-
Notifications
You must be signed in to change notification settings - Fork 56
Description
The Viewstamped Replication Revisited paper in Section 4.2 requires that:
When a replica recovers after a crash it cannot participate in request processing and view changes until it has a state at least as recent as when it failed. If it could participate sooner than this, the system can fail.

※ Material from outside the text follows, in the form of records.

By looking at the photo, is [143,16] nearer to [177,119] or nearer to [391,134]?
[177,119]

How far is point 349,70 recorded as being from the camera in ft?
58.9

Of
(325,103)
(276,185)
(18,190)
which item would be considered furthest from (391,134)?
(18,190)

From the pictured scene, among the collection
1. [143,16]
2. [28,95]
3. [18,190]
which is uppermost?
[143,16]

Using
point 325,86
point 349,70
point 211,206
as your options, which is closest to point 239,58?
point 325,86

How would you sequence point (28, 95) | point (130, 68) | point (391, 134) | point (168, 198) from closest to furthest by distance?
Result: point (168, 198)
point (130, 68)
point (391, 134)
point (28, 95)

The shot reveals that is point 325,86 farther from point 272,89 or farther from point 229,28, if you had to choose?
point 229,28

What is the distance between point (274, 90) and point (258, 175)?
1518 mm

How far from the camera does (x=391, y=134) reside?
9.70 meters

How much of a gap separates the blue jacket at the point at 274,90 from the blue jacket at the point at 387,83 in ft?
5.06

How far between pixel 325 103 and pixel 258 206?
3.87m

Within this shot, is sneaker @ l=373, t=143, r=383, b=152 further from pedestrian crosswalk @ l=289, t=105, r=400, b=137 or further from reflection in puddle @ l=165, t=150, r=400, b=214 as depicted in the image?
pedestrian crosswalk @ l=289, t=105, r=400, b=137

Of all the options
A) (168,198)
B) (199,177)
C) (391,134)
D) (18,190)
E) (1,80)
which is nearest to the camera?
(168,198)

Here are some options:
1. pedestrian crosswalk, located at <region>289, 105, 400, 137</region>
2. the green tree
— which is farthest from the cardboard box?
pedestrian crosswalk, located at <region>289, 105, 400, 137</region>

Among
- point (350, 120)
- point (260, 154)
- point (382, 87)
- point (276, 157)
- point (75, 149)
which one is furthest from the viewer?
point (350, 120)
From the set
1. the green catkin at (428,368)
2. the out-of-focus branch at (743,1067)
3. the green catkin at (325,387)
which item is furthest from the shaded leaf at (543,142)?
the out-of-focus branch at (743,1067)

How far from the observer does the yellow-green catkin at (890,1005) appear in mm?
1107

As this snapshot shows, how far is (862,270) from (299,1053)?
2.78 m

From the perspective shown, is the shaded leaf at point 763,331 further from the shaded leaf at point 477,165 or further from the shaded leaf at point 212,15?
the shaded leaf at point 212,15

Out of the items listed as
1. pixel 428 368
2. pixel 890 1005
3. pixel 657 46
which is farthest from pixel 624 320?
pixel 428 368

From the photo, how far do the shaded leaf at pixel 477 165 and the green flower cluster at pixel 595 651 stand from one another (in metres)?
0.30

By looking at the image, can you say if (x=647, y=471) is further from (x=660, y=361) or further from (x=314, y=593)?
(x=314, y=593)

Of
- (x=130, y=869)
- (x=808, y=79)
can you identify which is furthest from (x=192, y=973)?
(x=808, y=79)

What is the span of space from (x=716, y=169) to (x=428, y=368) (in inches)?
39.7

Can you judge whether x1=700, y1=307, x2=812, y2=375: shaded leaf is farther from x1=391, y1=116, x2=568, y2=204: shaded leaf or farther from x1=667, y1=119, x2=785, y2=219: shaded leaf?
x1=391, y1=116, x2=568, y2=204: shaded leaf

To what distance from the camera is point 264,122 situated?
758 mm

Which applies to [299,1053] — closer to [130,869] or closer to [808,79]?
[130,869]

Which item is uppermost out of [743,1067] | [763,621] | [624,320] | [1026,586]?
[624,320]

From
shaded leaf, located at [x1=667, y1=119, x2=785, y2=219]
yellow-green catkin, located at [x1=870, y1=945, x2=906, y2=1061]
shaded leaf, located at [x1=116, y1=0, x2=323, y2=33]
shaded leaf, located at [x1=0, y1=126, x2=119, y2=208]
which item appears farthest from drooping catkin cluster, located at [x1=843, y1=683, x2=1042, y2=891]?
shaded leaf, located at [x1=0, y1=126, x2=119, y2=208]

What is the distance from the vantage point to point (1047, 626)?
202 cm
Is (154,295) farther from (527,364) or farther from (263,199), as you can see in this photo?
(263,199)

For example, if it forgets that it prepared some operation, this operation might then be known to fewer than a quorum of replicas even though it committed, which could cause the operation to be forgotten in a view change.
However, I believe there may be a bug in https://github.com/UWSysLab/tapir/blob/master/replication/vr/replica.cc#L833-L835 where a replica in recovery status is allowed by the implementation to participate in a higher view change, leading to data loss.
I found this while working on TigerBeetle's implementation of Viewstamped Replication, as I was doing a survey of existing implementations. By the way, Tapir's implementation of VSR is really nice and clean.
On a similar note, if anyone is interested, we just launched a $20k consensus challenge over at https://github.com/coilhq/viewstamped-replication-made-famous, where if you can find a correctness bug in an implementation of VSR you could earn bounties of up to $3,000.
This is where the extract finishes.